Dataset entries
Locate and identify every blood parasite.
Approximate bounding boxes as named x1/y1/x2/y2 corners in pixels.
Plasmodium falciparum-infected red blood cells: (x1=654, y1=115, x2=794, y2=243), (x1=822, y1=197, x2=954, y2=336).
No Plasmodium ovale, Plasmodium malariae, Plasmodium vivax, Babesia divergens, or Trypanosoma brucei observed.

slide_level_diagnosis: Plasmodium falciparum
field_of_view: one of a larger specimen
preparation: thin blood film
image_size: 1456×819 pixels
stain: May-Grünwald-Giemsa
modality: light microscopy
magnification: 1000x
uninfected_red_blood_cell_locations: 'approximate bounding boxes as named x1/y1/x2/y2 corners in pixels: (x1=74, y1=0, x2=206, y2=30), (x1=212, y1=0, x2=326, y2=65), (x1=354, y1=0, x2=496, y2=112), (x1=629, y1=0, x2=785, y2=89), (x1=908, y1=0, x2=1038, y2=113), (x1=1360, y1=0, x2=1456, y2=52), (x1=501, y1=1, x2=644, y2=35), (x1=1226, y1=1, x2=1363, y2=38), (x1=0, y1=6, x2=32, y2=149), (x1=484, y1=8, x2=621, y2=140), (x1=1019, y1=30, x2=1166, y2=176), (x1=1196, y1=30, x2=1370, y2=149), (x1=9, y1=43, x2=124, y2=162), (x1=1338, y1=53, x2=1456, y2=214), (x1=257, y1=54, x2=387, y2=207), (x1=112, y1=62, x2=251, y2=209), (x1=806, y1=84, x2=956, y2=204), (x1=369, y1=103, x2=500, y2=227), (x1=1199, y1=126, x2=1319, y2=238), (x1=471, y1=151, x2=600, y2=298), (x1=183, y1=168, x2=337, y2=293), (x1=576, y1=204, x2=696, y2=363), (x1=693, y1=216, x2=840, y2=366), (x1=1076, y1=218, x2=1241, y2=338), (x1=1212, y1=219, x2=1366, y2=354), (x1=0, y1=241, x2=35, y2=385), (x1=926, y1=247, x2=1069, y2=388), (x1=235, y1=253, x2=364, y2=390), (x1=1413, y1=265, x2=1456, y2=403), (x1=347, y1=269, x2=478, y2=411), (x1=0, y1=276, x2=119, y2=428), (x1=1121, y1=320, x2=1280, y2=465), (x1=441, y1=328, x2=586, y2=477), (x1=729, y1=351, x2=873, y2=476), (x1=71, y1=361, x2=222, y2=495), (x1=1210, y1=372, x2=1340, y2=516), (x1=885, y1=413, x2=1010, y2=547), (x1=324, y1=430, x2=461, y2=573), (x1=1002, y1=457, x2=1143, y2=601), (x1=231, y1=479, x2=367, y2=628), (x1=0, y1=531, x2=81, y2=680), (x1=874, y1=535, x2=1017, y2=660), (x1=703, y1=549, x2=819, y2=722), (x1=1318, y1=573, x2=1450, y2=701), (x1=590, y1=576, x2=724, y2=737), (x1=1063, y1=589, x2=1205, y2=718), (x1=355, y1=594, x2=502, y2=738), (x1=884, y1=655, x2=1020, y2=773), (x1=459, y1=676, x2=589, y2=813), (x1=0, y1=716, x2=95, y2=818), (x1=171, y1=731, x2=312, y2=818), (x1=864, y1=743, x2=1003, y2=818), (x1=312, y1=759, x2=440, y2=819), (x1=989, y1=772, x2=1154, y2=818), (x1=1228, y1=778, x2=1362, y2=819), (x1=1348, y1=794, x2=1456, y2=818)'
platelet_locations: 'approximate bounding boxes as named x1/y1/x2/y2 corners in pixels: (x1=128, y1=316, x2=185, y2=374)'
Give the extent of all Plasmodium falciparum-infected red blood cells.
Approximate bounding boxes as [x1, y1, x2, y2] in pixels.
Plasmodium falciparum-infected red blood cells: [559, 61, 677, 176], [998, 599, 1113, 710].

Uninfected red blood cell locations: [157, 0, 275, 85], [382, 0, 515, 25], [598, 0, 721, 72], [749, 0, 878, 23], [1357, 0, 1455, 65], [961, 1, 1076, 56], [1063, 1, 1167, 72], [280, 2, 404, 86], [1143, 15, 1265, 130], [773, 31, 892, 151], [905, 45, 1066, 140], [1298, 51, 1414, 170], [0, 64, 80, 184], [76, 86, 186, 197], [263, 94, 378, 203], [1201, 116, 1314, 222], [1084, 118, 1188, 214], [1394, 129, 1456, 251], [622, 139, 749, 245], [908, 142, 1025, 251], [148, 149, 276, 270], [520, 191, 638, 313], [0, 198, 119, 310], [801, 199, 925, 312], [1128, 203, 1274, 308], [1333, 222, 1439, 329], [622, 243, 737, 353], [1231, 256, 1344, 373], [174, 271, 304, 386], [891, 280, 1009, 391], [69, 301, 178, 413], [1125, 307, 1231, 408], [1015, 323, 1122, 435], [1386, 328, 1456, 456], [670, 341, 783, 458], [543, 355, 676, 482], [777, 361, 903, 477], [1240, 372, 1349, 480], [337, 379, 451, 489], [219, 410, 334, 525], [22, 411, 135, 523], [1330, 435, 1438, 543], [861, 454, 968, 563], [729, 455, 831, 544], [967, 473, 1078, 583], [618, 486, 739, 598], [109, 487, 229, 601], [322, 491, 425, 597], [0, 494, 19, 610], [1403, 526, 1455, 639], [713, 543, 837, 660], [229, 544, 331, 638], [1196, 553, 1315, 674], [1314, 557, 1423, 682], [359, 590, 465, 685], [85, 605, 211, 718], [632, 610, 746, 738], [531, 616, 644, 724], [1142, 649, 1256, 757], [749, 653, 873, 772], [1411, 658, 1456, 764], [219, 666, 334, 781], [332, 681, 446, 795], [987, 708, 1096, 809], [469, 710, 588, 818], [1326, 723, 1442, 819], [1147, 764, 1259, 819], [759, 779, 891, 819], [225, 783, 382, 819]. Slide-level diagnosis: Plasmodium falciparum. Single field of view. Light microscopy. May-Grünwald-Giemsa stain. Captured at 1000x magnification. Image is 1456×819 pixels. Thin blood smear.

--

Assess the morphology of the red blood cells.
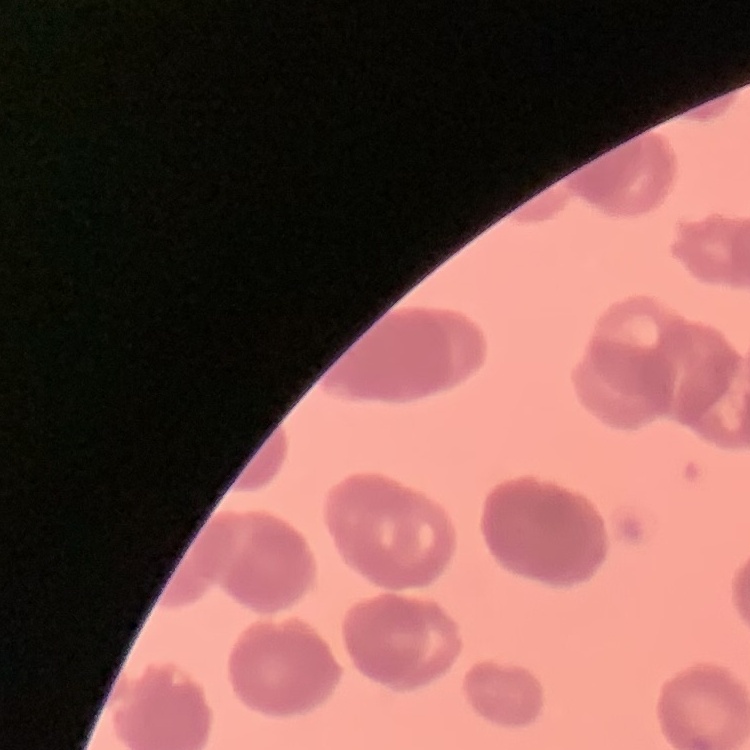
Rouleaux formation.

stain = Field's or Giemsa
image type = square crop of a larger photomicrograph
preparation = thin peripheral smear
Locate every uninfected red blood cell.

-- WHAT THE EXERCISE ASKS --
Across the records above, return every line that contains the word "Locate".

-- TASK ANSWER --
Locate and identify every blood parasite.
Locate every uninfected red blood cell.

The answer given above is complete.